En réaction au second article de Michel Venne sur le mariage gay publié dans Le Devoir du 4 août 2003
Votre exposé est pertinent et très intéressant. Je ne pense cependant pas comme vous que le mariage, de nos jours, contribue à fonder des engagements plus durables entre les personnes.
À Montréal, dans la tranche des 35-45 ans, le nombre de couples divorcés me semble astronomique. À l’inverse, de nombreux couples (dont le mien) vivent en union libre, avec ou sans enfants, pendant des décennies sans ressentir le besoin de « consacrer » cette union par une institution qui leur semble inutile — pour ne pas dire anachronique. Bref, il n’y a pas, à mon sens, de lien général entre la notion de mariage et la durée de vie d’un couple.
○ ○ ○ ○ ○
# [CONSIGNES]
1 – Pourriez-vous recopier le passage du texte sur le mariage qui va de « En réaction au » à « vie d’un couple. » ?
2 – Pouvez-vous réduire à une courte liste le paragraphe du texte sur le mariage qui commence par « À Montréal, dans la tranche des 35-45 ans », en conservant ses faits principaux ?
3 – Pourriez-vous reprendre le texte sur le mariage là où il s'arrête et le prolonger ?
Vous n'aurez pas besoin de la liste.

# [EXTRAIT DE DONNÉES]
○ ○ ○ ○ ○
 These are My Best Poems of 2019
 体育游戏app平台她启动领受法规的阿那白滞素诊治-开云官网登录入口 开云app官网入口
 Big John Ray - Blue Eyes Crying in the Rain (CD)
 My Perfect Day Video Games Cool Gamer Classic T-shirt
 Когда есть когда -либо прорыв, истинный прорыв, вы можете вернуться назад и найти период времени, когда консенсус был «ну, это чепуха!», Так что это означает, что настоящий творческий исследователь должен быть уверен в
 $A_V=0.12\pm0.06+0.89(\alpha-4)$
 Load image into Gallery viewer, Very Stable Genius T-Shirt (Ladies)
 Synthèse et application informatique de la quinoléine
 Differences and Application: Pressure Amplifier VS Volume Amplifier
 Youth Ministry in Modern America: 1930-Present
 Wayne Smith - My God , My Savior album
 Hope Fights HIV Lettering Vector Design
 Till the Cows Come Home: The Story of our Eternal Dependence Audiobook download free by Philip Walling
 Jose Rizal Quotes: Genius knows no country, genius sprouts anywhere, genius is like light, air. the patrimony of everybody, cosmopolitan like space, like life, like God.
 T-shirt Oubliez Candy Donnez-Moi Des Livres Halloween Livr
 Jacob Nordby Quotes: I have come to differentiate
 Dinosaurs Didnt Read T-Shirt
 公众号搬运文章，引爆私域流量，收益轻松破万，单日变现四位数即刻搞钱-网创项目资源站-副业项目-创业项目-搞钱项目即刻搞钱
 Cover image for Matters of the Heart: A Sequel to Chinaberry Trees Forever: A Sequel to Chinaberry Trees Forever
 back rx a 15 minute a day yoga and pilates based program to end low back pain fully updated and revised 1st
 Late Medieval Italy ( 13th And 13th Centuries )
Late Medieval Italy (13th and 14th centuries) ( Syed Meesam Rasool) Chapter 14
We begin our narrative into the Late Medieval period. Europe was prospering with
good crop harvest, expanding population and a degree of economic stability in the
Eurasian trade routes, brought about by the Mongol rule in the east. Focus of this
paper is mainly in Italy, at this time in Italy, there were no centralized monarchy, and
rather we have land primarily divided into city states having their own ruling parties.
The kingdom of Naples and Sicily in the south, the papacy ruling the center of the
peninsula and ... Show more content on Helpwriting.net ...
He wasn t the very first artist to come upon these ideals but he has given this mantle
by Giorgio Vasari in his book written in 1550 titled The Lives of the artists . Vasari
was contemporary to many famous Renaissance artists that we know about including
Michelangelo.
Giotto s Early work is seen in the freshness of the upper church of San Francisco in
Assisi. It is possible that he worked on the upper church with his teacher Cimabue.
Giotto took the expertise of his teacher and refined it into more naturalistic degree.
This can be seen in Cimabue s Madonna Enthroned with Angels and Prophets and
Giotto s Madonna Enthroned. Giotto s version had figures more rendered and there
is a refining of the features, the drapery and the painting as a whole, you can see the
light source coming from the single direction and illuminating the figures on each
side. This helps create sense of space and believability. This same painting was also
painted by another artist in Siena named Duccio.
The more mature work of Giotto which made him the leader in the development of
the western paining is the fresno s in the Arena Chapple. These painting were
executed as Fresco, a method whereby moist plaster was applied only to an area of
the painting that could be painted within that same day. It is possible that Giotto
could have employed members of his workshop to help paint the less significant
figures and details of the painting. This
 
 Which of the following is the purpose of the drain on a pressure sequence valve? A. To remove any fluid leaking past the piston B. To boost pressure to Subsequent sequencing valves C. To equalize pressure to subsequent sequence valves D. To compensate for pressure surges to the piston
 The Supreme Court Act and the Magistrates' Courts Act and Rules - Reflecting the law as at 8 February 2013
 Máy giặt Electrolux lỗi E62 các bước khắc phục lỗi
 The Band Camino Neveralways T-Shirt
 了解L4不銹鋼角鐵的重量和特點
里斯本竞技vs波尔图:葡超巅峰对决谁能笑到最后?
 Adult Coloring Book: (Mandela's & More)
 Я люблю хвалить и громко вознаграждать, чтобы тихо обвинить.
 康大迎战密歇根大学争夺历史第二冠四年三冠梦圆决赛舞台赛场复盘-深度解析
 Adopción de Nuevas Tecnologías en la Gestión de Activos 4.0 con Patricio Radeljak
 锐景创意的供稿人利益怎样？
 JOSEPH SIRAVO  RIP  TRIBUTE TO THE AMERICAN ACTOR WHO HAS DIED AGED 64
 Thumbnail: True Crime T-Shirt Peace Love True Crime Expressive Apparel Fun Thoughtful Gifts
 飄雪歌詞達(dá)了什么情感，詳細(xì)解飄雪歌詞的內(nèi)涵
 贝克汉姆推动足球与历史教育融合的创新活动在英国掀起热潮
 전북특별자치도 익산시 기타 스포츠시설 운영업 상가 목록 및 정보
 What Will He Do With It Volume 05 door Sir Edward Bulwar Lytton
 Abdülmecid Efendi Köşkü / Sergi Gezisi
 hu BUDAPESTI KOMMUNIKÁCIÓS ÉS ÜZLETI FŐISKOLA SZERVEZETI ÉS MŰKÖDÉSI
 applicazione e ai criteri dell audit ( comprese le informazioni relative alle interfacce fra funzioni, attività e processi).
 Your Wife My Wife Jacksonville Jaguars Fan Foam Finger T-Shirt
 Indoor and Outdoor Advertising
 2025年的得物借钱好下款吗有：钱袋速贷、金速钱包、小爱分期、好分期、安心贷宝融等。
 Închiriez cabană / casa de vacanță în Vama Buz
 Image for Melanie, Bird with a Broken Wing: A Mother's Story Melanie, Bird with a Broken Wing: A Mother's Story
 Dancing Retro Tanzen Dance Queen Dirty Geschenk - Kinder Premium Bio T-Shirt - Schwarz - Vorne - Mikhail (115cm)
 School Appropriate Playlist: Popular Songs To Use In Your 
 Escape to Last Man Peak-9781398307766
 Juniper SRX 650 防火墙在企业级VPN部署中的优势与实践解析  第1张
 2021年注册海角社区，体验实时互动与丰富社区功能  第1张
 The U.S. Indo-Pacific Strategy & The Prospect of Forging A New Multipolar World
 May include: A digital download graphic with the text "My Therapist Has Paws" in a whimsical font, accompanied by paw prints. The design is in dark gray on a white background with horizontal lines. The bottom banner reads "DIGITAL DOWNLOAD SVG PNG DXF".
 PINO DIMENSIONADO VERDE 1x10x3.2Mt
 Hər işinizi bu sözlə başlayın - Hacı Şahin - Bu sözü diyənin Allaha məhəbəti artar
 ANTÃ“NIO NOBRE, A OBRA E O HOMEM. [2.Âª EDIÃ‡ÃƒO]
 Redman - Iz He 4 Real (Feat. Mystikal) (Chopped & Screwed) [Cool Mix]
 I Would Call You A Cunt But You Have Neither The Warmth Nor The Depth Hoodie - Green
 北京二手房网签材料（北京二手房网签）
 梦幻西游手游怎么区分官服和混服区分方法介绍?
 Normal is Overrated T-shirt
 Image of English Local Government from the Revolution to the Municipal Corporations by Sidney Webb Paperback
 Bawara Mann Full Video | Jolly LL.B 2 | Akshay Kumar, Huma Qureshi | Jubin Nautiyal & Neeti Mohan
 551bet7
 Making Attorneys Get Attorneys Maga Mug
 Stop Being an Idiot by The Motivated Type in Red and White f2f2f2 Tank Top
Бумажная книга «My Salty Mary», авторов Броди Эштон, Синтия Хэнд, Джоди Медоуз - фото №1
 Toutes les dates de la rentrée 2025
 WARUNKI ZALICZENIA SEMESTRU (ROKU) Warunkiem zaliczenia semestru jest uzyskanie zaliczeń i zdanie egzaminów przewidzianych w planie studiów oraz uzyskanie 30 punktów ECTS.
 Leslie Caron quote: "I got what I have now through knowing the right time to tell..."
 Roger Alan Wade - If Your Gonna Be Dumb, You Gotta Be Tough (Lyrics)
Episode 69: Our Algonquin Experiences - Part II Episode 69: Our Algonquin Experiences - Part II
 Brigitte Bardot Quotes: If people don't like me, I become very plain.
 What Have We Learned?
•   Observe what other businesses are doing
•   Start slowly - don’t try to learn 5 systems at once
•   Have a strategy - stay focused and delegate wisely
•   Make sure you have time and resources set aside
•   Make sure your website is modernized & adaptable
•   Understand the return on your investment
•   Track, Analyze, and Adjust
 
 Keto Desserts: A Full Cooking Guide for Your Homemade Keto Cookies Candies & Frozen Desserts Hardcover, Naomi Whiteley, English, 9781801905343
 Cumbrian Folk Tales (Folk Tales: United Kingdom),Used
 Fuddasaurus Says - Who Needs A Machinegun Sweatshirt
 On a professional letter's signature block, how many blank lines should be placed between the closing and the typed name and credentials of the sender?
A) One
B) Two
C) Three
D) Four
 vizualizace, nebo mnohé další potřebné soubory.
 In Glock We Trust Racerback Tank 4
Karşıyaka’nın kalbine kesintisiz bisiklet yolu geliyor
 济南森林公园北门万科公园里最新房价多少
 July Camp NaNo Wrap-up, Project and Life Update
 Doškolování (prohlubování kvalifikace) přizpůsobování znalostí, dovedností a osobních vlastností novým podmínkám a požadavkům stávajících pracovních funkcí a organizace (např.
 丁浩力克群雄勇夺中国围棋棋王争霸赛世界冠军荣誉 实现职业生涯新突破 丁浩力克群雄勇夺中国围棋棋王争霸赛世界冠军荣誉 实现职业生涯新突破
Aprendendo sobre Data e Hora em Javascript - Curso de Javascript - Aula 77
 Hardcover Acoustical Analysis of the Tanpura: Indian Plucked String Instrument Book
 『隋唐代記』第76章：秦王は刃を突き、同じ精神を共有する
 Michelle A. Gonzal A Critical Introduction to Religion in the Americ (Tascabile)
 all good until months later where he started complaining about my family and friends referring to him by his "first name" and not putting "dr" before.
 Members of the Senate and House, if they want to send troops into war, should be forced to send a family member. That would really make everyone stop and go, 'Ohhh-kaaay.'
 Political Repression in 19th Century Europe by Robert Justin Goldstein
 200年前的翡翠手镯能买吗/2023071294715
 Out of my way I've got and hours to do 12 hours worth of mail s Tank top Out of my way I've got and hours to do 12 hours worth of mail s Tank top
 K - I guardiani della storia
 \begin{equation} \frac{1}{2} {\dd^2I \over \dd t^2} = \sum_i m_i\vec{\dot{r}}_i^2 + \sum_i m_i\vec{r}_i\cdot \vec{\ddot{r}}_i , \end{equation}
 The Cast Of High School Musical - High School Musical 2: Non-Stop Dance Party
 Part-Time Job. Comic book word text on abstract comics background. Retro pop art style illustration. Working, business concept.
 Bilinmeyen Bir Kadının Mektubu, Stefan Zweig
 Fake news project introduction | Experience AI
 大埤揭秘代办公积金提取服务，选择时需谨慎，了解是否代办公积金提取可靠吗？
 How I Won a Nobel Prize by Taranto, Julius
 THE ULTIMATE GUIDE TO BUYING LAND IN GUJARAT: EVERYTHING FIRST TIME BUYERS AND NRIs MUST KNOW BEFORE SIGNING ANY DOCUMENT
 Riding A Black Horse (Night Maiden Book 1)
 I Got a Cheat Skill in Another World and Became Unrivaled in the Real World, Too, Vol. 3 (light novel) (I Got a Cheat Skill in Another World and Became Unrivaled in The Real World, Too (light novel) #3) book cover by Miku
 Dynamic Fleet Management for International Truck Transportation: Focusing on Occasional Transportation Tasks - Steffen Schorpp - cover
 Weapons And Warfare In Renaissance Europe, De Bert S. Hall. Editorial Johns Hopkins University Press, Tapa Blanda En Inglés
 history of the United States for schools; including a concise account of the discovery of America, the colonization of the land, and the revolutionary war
○ ○ ○ ○ ○
# [CORRIGÉ]
1 –
En réaction au second article de Michel Venne sur le mariage gay publié dans Le Devoir du 4 août 2003
Votre exposé est pertinent et très intéressant. Je ne pense cependant pas comme vous que le mariage, de nos jours, contribue à fonder des engagements plus durables entre les personnes.
À Montréal, dans la tranche des 35-45 ans, le nombre de couples divorcés me semble astronomique. À l’inverse, de nombreux couples (dont le mien) vivent en union libre, avec ou sans enfants, pendant des décennies sans ressentir le besoin de « consacrer » cette union par une institution qui leur semble inutile — pour ne pas dire anachronique. Bref, il n’y a pas, à mon sens, de lien général entre la notion de mariage et la durée de vie d’un couple.

2 –
- À Montréal, chez les 35-45 ans, le nombre de couples divorcés paraît astronomique.
- Beaucoup de couples, dont celui de la personne qui écrit, vivent en union libre pendant des décennies, avec ou sans enfants.
- Ces couples ne ressentent pas le besoin de consacrer leur union par le mariage, qu'ils jugent inutile, voire anachronique.
- Conclusion : il n'y a pas de lien général entre le mariage et la durée de vie d'un couple.

3 –
Le seul et unique bouquet de raisons que je vois au mariage contemporain tient au désir de respectabilité et de retour aux valeurs ancestrales dans un monde qui a, en apparence, rompu avec ces deux notions. Dans nos sociétés, aujourd’hui, la dignité de l’être est fondée sur sa nature même plutôt plus que sur son statut social, politique, sexuel ou religieux. Quant aux valeurs ancestrales, pour nombre d’entre nous, elles n’ont de valeur que si elles sont approuvées par la science ou la nécessité. Ceci n’est pas vrai pour tous, évidemment, mais c’est tout de même une tendance profonde.
Dans ce contexte, je ne vois pas plus d’intérêt « objectif » au mariage gay qu’au mariage tout court. Il me semble que cette nouvelle campagne d’émancipation sociale relève plus d’un désir de parachèvement de la normalisation d’une communauté ostracisée par les gens dits « normaux » pendant des siècles que d’un réel besoin d’avantages que le mariage contemporain ne saurait apporter.
Paradoxalement, les gays qui ne se reconnaissaient pas, il y a dix ans, dans les institutions classiques et cherchaient avant tout à s’en affranchir veulent aujourd’hui s’approprier celles-ci. Je les comprends. Je l’accepte même volontiers. Cela ne m’empêche pas d’y voir une sorte de régression conservatrice de la part d’une communauté réputée progressiste. Ce n’est pas étonnant dans le contexte actuel, mais ce n’est pas spécifiquement une bonne nouvelle.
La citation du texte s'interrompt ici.